(Image-linked spatial questions)
════════════════════
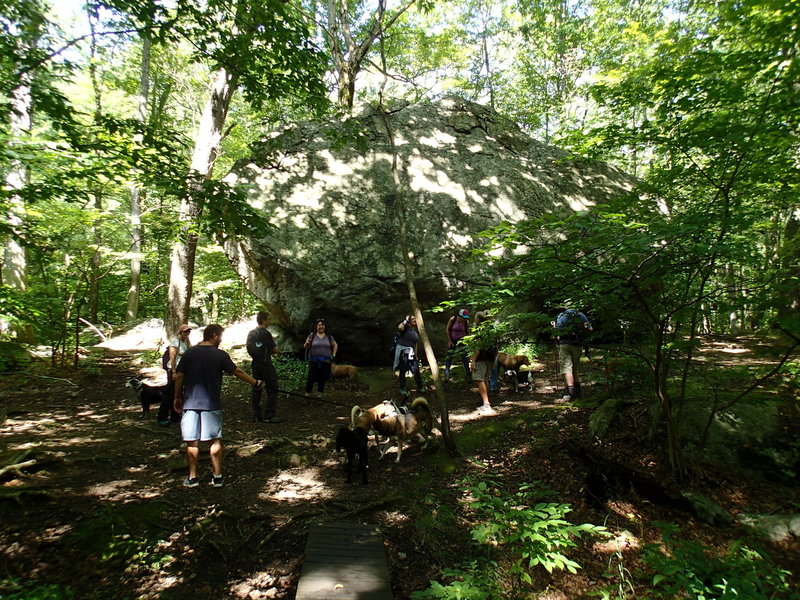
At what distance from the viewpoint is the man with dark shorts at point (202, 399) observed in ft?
14.3

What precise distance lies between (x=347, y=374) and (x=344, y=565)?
601 cm

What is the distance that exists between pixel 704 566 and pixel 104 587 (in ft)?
14.8

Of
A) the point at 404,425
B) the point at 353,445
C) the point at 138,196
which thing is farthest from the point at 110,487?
the point at 138,196

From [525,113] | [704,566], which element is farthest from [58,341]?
[525,113]

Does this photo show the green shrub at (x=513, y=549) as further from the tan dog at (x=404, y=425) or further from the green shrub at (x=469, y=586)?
the tan dog at (x=404, y=425)

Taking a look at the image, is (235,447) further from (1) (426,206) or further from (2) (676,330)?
(1) (426,206)

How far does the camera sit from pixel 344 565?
10.3 ft

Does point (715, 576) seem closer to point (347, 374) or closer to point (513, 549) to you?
point (513, 549)

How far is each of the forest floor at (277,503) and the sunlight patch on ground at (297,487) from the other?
0.02 meters

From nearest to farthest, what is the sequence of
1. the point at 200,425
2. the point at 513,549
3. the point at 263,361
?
the point at 513,549
the point at 200,425
the point at 263,361

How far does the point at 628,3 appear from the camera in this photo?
18859mm

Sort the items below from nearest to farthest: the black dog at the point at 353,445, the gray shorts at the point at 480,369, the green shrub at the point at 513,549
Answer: the green shrub at the point at 513,549 → the black dog at the point at 353,445 → the gray shorts at the point at 480,369

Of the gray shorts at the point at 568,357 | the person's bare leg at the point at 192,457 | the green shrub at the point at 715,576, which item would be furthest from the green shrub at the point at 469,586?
the gray shorts at the point at 568,357

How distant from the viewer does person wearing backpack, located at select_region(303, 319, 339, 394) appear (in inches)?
313
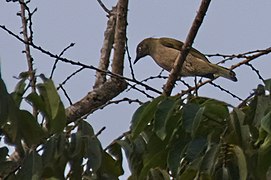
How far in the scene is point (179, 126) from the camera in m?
2.80

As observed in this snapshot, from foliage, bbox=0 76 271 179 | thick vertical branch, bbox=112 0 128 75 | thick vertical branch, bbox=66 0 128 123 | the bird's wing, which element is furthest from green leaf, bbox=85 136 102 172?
the bird's wing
════════════════════
*Set problem*
Begin at the line that has "As observed in" and stop after the end of the records. Recast each record there as one row of a two-column CSV with the headers text and answer, putting each value in a single quoted field and replacing line breaks with spaces.

*Solution*
text,answer
"As observed in this snapshot, from foliage, bbox=0 76 271 179 | thick vertical branch, bbox=112 0 128 75 | thick vertical branch, bbox=66 0 128 123 | the bird's wing, which element is furthest from green leaf, bbox=85 136 102 172?","the bird's wing"